Sunday, March 6, 2011

Chop Chop

Wooden chopping boards are full of stories.
Today I'm cutting tomatoes into eighths and feeding the pieces to my enamelled stock pot with olive oil, garlic and onions. It happens every year when the over-ripe tomatoes are getting sold as 'sauce toms'. (I always delude myself into thinking I'm making sauce for the rest of the year, when in reality, it is so yummy it lasts, oh, two weeks, at best. Curries, pizza, pasta and cheese on toast. Gone.)

I'm using my favourite, sharpest knife. I'm cutting tomatoes on my favourite board - sheoak, silky-grained and gorgeous. I bought it from the wood carver's exhibition. Before I acquired this one, I had a solid block of jarrah, bevelled edges, sanded and oiled. This is where the story really begins. Stay with me here. Before the jarrah chopping board, when my daughter was a baby, I used a piece of pine that had once served as a base for a sculpture of my naked self in an exhibition ... but that is another tale.

I was in the galley kitchen of a rented weatherboard house by the beach; the kind that inland farmers bought for a song in the sixties for their summer holidays and are now selling for a million bucks. I was chopping onions for a feast with my lover, with no idea that I would conceive a child within the next few weeks.

The argument came out of nowhere.
"Caught up with someone who's just been to Tibet and India ..." (he listed recounted Eastern spiritual connections blah blah) " ... and they said they'd like that bit of jarrah I got, for a chopping board. They said how much they liked the jarrah.
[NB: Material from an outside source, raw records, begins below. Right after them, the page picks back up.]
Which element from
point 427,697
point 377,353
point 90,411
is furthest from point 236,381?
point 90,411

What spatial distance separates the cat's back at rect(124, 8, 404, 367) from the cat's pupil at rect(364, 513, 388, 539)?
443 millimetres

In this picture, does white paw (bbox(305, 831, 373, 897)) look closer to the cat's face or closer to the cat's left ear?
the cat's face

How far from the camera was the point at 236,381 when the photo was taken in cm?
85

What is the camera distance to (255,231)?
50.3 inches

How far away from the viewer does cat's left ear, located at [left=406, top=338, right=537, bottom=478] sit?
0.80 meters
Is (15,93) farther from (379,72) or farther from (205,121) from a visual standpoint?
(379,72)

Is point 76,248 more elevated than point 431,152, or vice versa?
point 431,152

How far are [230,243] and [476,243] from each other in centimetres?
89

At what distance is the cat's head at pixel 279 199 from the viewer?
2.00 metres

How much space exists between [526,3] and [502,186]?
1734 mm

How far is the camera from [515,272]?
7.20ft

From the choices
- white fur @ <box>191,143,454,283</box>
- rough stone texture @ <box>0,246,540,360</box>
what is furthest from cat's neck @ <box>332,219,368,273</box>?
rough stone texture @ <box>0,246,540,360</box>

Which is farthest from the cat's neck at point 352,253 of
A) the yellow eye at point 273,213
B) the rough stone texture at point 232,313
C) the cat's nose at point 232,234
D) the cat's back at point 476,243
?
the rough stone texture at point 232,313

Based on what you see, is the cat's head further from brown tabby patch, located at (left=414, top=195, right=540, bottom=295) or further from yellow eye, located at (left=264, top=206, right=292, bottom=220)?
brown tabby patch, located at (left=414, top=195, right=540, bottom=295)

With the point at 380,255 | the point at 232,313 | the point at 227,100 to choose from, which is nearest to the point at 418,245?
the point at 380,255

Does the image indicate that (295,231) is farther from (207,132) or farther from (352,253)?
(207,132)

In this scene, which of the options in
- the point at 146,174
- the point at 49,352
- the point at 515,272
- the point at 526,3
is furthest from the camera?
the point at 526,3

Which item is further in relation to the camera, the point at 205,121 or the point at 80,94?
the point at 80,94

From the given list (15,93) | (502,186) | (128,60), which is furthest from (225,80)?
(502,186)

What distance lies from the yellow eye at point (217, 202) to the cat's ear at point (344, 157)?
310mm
I told them they could have it."
Me, chopping with my favourite, sharpest knife. "Who?"
Brain goes POP.
"Her? You are giving all your beautiful wood to her?"
It was for good reason, in that galley kitchen, in the little weatherboard house, chopping onions on a crappy piece of pine, that my head and my heart exploded. (Why don't you love me enough?) I got quite hysterical. I started shouting. Perhaps I was even shrill, dammit. The teenage surfies who were sharing the house with us stopped their chatter in the living room. I heard their quietening beneath my quickening.
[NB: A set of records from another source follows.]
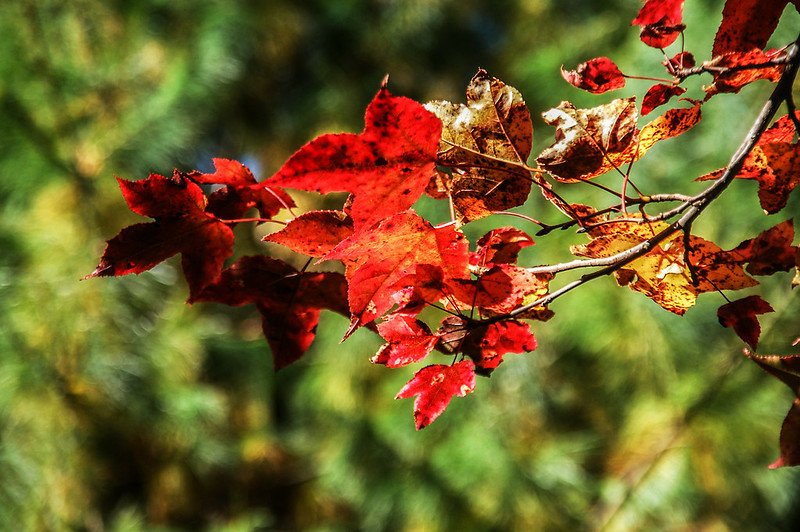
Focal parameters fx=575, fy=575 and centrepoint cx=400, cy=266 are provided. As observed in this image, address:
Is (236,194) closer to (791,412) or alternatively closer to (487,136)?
(487,136)

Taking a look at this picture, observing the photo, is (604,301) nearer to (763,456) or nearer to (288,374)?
(763,456)

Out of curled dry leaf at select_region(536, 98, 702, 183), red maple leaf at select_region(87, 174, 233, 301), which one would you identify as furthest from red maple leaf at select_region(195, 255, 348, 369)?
curled dry leaf at select_region(536, 98, 702, 183)

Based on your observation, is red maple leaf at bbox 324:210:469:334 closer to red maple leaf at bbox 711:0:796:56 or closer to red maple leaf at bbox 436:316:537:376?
red maple leaf at bbox 436:316:537:376

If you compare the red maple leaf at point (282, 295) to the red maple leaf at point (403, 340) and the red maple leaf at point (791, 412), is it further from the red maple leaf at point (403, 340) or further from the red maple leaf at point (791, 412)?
the red maple leaf at point (791, 412)

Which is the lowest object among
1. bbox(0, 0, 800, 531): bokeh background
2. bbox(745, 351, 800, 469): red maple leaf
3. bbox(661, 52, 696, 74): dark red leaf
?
bbox(0, 0, 800, 531): bokeh background

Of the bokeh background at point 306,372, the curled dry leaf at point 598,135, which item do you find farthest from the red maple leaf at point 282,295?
the bokeh background at point 306,372

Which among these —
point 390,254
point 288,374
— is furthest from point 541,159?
point 288,374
To his credit, he took the knife from me and dragged me into the bedroom. I kept shouting. He bit me.
(He bit me.) He bit me.
The next morning I woke up with him holding me. I looked at him and he laughed. My eyes were quite destroyed from crying all night and I had a perfect crescent of teeth marks around each side of my nose.

We survived that; but not the tsunami of family deaths, the lack of emotional intelligence, the bikies or my warrior response to my curtailed freedom.
Weeks after the breakup, he smashed the drivers' side window into my face with his helmet as I was trying to back out of the drive.
The next day, I opened the door to him and he handed me a jarrah chopping board, bevelled edges, sanded and oiled. No apology. Just a chopping board.

It's funny. I never thought about how long he'd kept that piece of jarrah, or that he'd even kept it at all, until today whilst chopping tomatoes. I think it's lying out in the garden somewhere now.


  1. So what is it about women and wooden chopping boards? We men just chop stuff on them. Plastic will do.
    But women...
    "I bought it from the wood carver's exhibition."
    Nice ending.

  2. Most beautiful things have a good story behind them. C'mon Shark, you know that.
    Plus, wooden chopping boards are good for immune system.
    Nice to hear from you. :-)

  3. Weatherboards, surfies, biker boyfriends, sauce toms, he, she, teeth marks, helmets, a wooden chopping board and goodbye. If memory can only be as good as the experience that created it, well. . .

    It's a sunny, quiet, even lazy Sunday afternoon here. I'm hoarse from shouting my son's losing team into a place they could still be proud of. Me and a pack of other over-zealous mums 'n dads doing that vicarious sporting thing. I remember your town all too well, Sarah.

  4. My chopping boards are from the left over interior window cills, my wife uses a plastic one. Memories from past lovers are like the chinese meal sweet & sour.
    Although I do have a lovely daughter who has made me a Grandpa.
    Thank you for the repast Sarah Toa :)

  5. I'm never ever going to look at a chopping board in the same way again!

    (Curiously, perhaps, the main character does something pretty damn interesting with a chopping board...stay tuned for that)

  6. Wow ST. I retrieved our current chopping block from the skip at work. A proper one - a lovely pice of blonde, perfectly flat, probably foreign timber.

  7. Excellent...the tales of the chopping board...made me reflect on the one crafted by an ex - made from part of the old grandstand at North Fremantle - and yes felt like ditching it at his head all too often :)

  8. i don't think anything i own has so much story to it . . . but, now that i'm thinking on it, i think some of my photographs do . . . which gives me an idea for a blog . . .

    *wanders off in search of pictures and words*

  9. See Shark? See? That's what it is about women and chopping boards ...
    Thanks to the men who commented as well and Happy International Women's Day to all. X Toa

  10. Speaking of which, any word from FP about OS ??